In the carvings of these later altar-screens and tombs a new influence will be traced; for, in the last third of the fifteenth century, what may truly be termed a revolution in style took place in Spanish sculpture. A stronger realistic tendency, with a more marked individuality in the portraits, will be seen. The characteristic features are more emphasised, the gestures more free and more individual. Waved lines give place to broken ones, rounded surfaces to sharp-edged ones. This heightened vitality was due not only to a greater mastery of the technical part of sculpture by the native artists, but to a newly imported art inspiration, which now began to mingle with, and even to replace, the influences of France and Burgundy.

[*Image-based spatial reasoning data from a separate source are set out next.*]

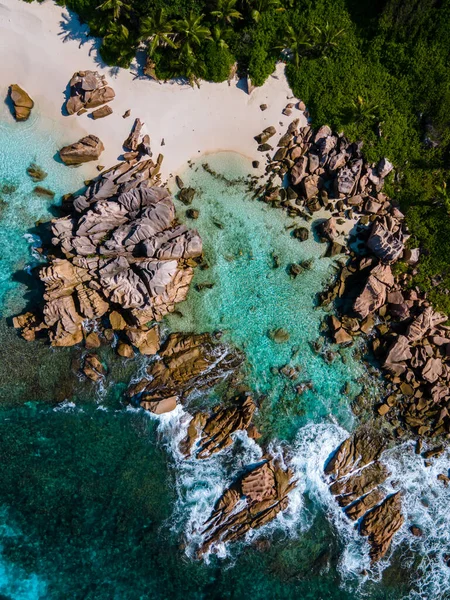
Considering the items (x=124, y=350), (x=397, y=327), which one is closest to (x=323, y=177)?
(x=397, y=327)

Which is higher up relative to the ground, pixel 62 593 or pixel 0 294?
pixel 0 294

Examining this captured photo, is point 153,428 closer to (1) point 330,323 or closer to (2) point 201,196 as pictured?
(1) point 330,323

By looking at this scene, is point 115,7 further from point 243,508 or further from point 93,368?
point 243,508

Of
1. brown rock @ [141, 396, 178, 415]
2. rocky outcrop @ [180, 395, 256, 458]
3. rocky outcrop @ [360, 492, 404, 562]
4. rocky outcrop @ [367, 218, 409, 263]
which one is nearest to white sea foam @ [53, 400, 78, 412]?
brown rock @ [141, 396, 178, 415]

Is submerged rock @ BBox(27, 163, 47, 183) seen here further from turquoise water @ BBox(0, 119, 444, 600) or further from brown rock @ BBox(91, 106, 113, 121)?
brown rock @ BBox(91, 106, 113, 121)

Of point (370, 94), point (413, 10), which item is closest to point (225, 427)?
point (370, 94)

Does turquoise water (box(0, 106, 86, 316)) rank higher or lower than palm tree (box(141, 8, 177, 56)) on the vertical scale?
lower

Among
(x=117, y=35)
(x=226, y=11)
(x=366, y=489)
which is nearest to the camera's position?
(x=226, y=11)
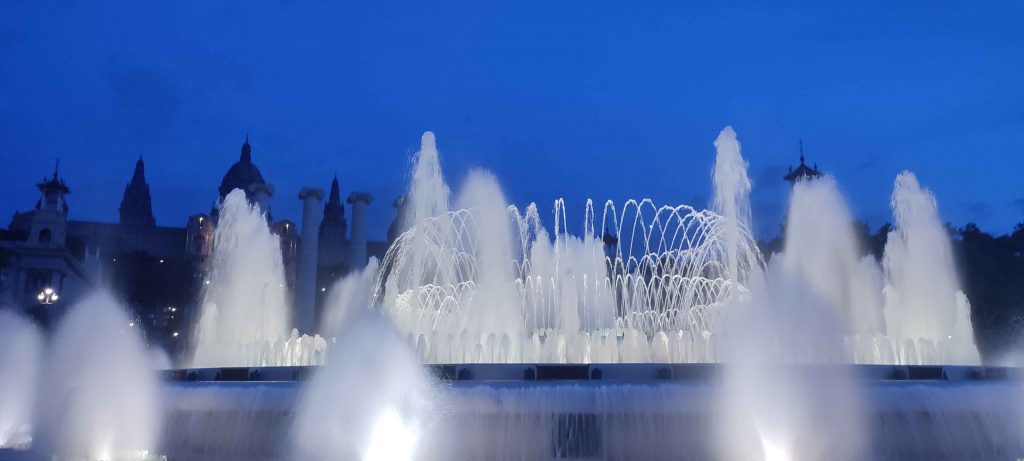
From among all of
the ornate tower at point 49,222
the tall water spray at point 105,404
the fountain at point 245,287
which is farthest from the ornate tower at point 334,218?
the tall water spray at point 105,404

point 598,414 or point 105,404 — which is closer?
point 598,414

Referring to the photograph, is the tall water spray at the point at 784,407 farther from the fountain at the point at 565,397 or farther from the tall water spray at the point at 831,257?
the tall water spray at the point at 831,257

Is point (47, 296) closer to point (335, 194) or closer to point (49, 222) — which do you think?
point (49, 222)

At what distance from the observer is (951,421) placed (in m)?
14.5

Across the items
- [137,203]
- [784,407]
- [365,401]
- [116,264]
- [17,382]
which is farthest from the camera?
[137,203]

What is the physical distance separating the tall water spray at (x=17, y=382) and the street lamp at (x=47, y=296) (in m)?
43.7

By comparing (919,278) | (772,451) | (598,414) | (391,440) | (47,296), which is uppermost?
(47,296)

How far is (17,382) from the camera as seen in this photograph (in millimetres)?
23656

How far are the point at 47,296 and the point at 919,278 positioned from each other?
66.1 metres

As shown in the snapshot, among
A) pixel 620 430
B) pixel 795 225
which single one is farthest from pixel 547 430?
pixel 795 225

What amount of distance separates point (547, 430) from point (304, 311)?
4077cm

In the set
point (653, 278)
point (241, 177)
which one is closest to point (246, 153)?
point (241, 177)

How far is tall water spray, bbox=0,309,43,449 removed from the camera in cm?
2022

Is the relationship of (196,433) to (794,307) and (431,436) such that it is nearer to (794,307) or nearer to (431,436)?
(431,436)
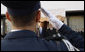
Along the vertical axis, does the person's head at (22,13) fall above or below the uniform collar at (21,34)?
above

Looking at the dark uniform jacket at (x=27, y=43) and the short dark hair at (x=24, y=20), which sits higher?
the short dark hair at (x=24, y=20)

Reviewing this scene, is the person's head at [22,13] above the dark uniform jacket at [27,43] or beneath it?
above

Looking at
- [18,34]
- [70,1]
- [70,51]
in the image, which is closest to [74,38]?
[70,51]

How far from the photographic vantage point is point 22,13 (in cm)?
117

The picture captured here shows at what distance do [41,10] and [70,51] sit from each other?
0.26 m

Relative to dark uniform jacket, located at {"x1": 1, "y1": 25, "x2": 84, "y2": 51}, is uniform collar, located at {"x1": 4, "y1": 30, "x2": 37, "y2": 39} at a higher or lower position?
higher

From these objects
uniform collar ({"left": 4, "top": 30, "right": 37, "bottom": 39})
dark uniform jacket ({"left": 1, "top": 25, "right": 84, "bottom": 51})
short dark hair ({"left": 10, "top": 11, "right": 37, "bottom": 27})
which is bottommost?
dark uniform jacket ({"left": 1, "top": 25, "right": 84, "bottom": 51})

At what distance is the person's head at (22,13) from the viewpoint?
118 cm

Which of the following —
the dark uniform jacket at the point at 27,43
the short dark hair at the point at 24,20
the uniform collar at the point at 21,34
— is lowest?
the dark uniform jacket at the point at 27,43

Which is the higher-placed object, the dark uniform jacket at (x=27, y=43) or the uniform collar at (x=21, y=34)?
the uniform collar at (x=21, y=34)

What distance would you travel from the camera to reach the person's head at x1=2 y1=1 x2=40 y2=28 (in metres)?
1.18

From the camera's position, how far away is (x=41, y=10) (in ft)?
4.29

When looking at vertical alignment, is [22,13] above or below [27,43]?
above

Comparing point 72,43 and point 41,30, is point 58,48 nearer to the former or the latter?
point 72,43
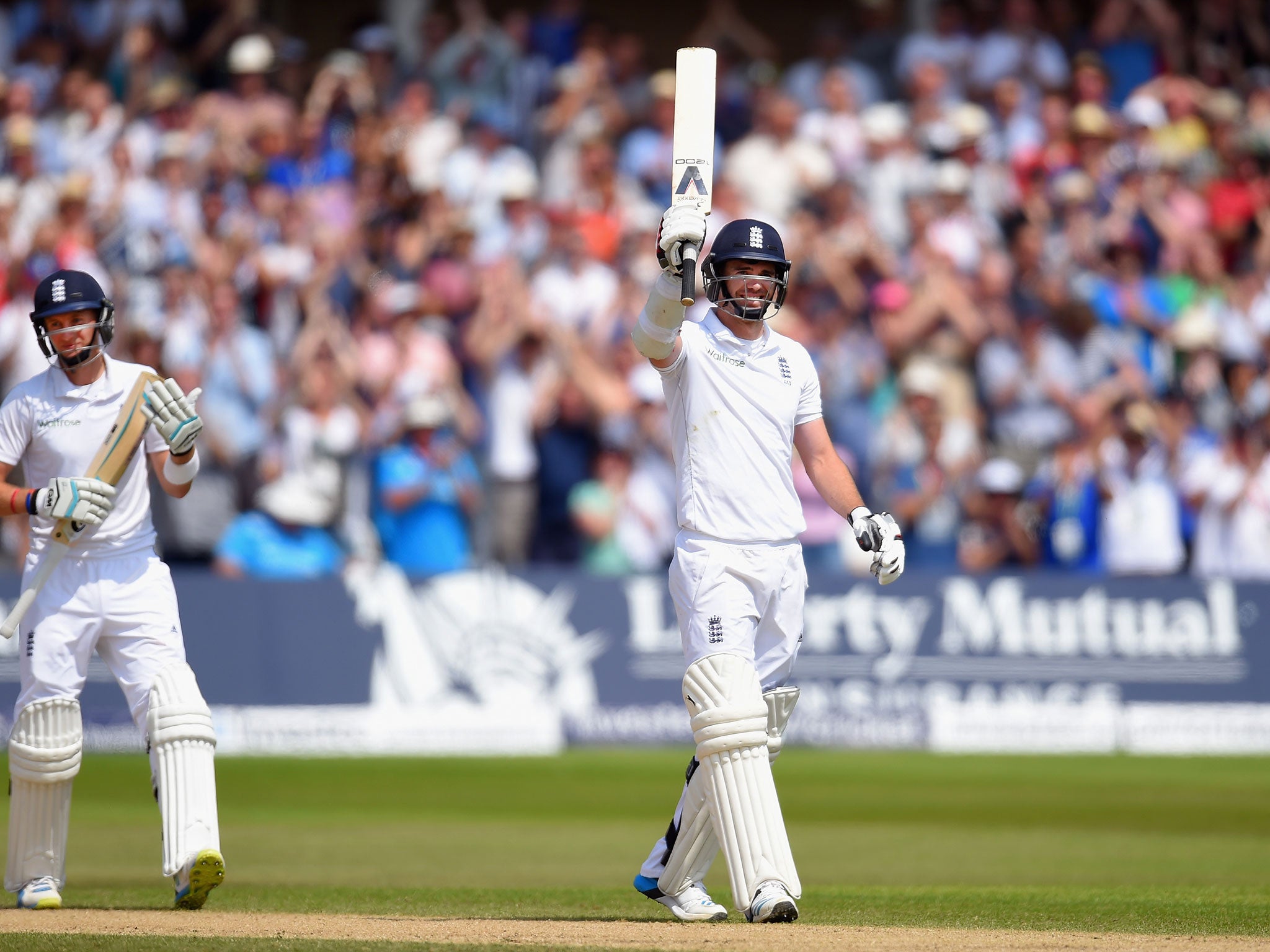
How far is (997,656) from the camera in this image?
14.1m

Up till about 1400 Spain was loyal to France, and kept her artists as her teachers and advisers. Afterwards Burgundy displaced France, and we have the far-reaching influence of the great ecclesiastical orders. Now followed the rule of the Netherlands and of Germany. In the fifteenth century Spain was brought into close connection with the Low Countries. The intermarrying of the royal houses of Burgundy and Hapsburg united the Northern countries first with Portugal, and afterwards with Spain. The result of this union was a great advancement in Spain’s art. The first of the Northerners to come to Spain were painters, and we have the visit of Jan van Eyck, in 1428, with its far-reaching consequences to Spanish painting; then followed architects and sculptors. A Flemish painter was adopted by the Count of Aragon about 1440; and the Cartuja of Miraflores has a small altar-screen of which the wings were painted by him. The archives of Toledo mention a great number of Flemish artists of renown, who settled and worked in the city, among whom were Juan and Bernardino of Brussels, whose names are often mentioned by Cean Bermudez, and the four brothers Egas from Eycken, one of whom, Anequin, was appointed architect of the cathedral by the chapter, and directed the work of the sculptures of the Gate of the Lions, being assisted by Fernandez de Liena and Juan Givas, also an architect of the cathedral. Then we know that at Burgos worked the Colonia family, Juan, Simeon, and Francisco, who carved the woodwork of the cathedral and that of the Cartuja of Miraflores. There were also Northern artists in Seville. Mateo and Nicolas were skilful goldsmiths, and Cristobal—all of whom probably came from Germany—was a painter on glass. Juan Aleman, in 1512, finished the choir-stalls of the cathedral, George Fernandez Aleman carved the retablo, while another artist of the same name, Rodrigo Aleman, sculptured the wainscoting of Palencia Cathedral, whose invention and humour, Professor Carl Justi says, recall the South German masters.